After a waiting period and at little or no cost, many foreign nations with public healthcare systems allow expatriates to join the system. There are certain nations that have both public and private hospitals. Retirees who reside abroad might wish to think about getting international health insurance coverage to assist pay for private healthcare services.

Federal employees who retire abroad are strongly advised to sign up for both Medicare Part A (Hospital Insurance), which has no monthly premium cost, and Medicare Part B (Medical Insurance), which has a monthly premium. This is despite the fact that Medicare does not cover medical services abroad. Even though Medicare Part B does not cover medical services received abroad, they should still sign up for it and pay the monthly payment. If they return to the US and decide to enroll in Medicare Part B at that time, they will otherwise be charged a steep late enrollment fee.

Estate Planning

Employees who intend to retire abroad should arrange for the creation of a new estate plan. A new will or living trust, a living will, a financial power of attorney, and a health care power of attorney are all parts of creating a new estate plan.
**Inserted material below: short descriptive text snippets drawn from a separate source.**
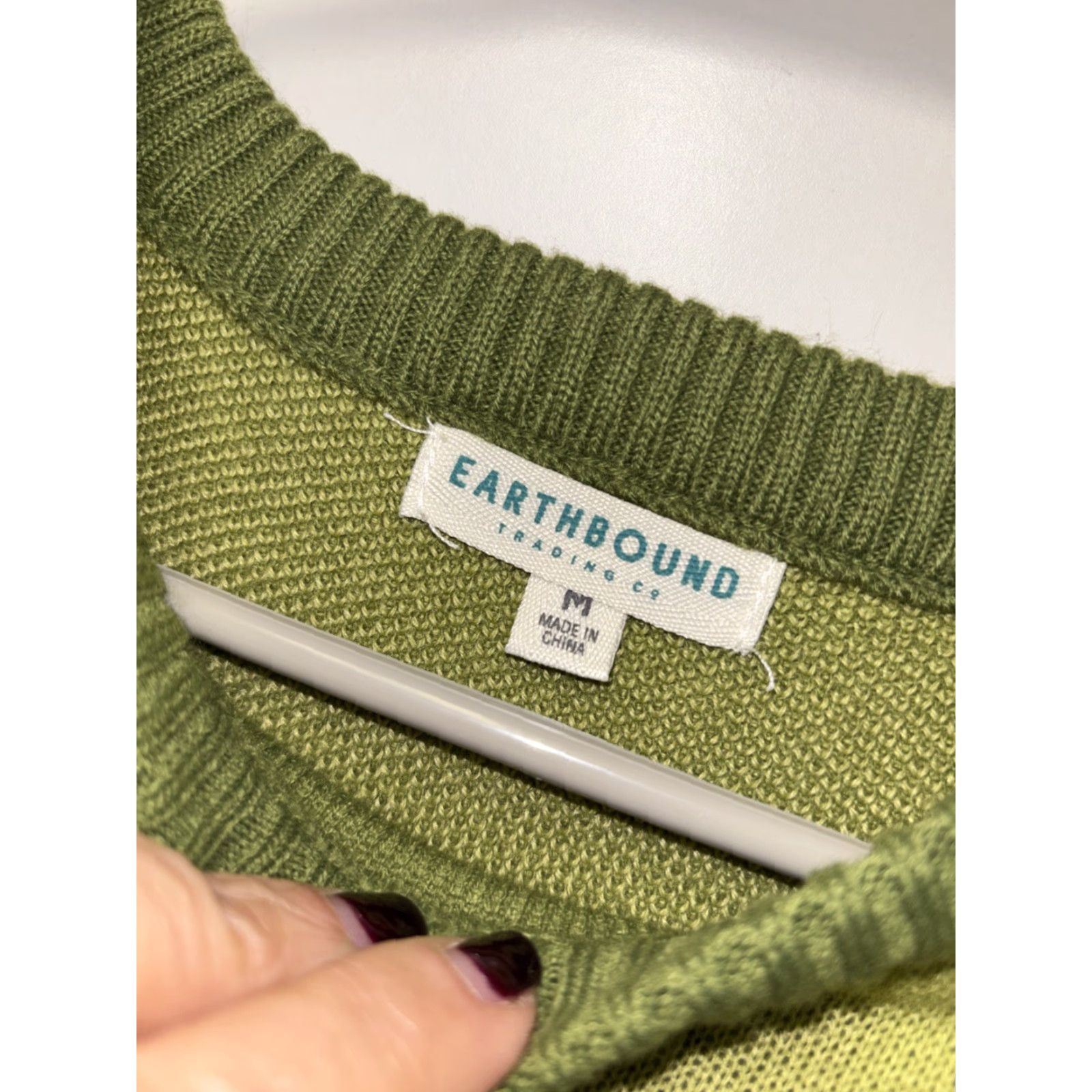 Sunflower Earthbound Gnome Flowers Sunflowers Long Sleeve Knit Sweater Green M Pullover Size M / US 6-8 / IT 42-44 - 3 Thumbnail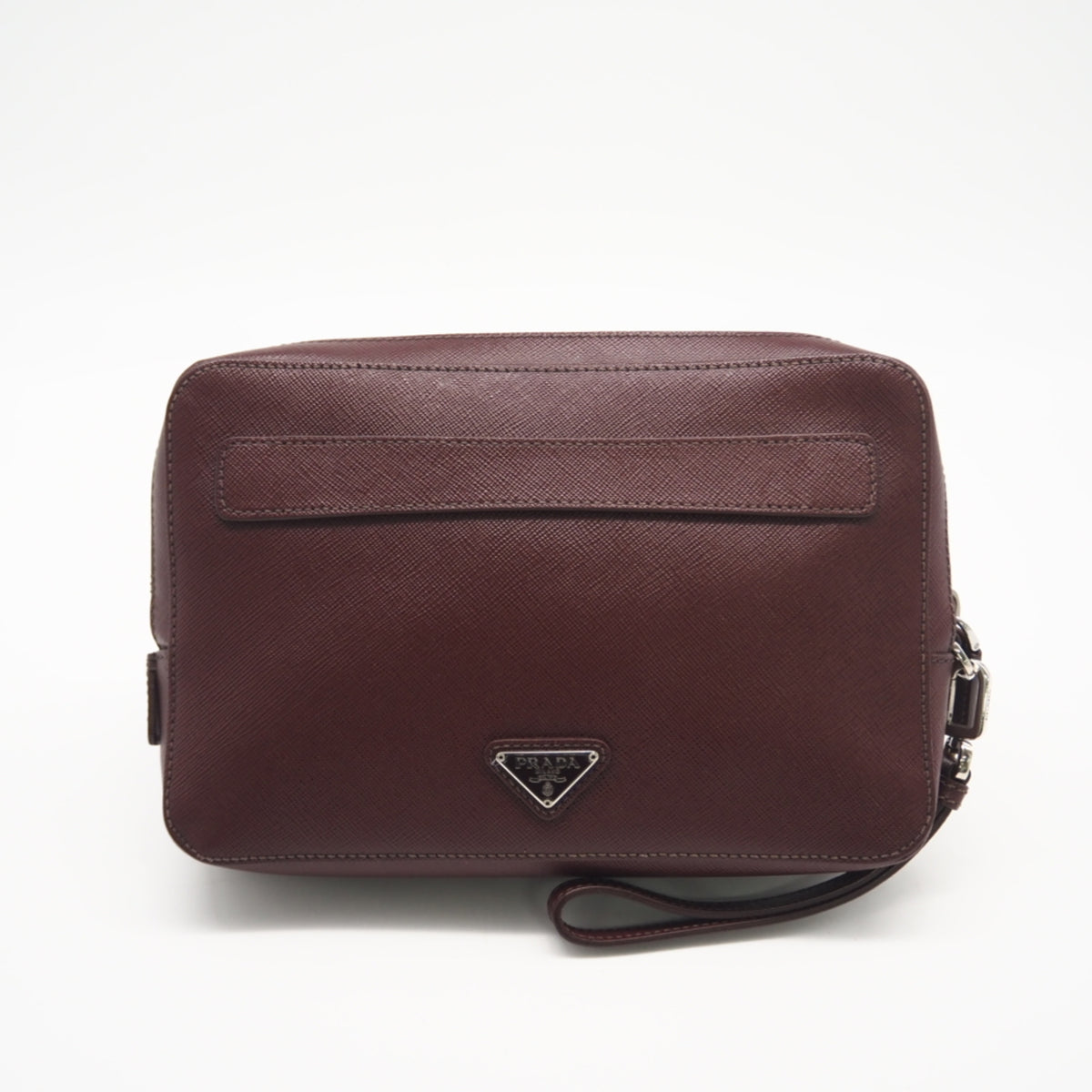 Prada Brown Leather Clutch Bag (Pre-Owned)
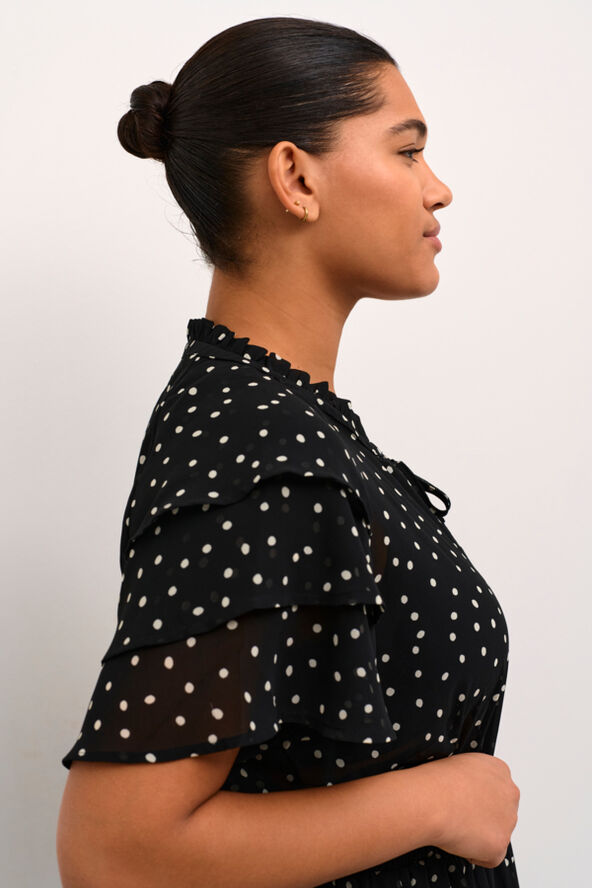 Kaffe Curve KCsallie Blouse Black/white dot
Even if they reside abroad, US persons who have a gross estate worth more than $12.92 million ($25.84 million for married couples) are now subject to US estate tax over those limits. People who exceed those limits are permitted to give away up to a specific amount of money and other financial assets each year during their lifetime without being subject to gift taxes. The restrictions governing the donation of cash and other financial assets to non-US citizens, however, must be understood by them. Regarding these gift tax regulations, they are encouraged to speak with an estate lawyer.

Instead of an estate tax, the majority of foreign nations impose an inheritance tax on their residents, frequently with far lower threshold levels than the US estate tax threshold levels. For instance, each child in France is permitted to inherit from a father approximately $108,000 tax-free. A 45 percent inheritance tax may be applied to any inheritance value over $108,000. Even if the deceased person's assets are kept in US-based accounts and the deceased person's heirs reside in the US, the foreign country's inheritance tax is still required.

Therefore, it is crucial that a person consults with an estate lawyer there when moving abroad in order to reestablish a suitable estate plan. Several European nations do not recognize US trusts; this should be emphasized.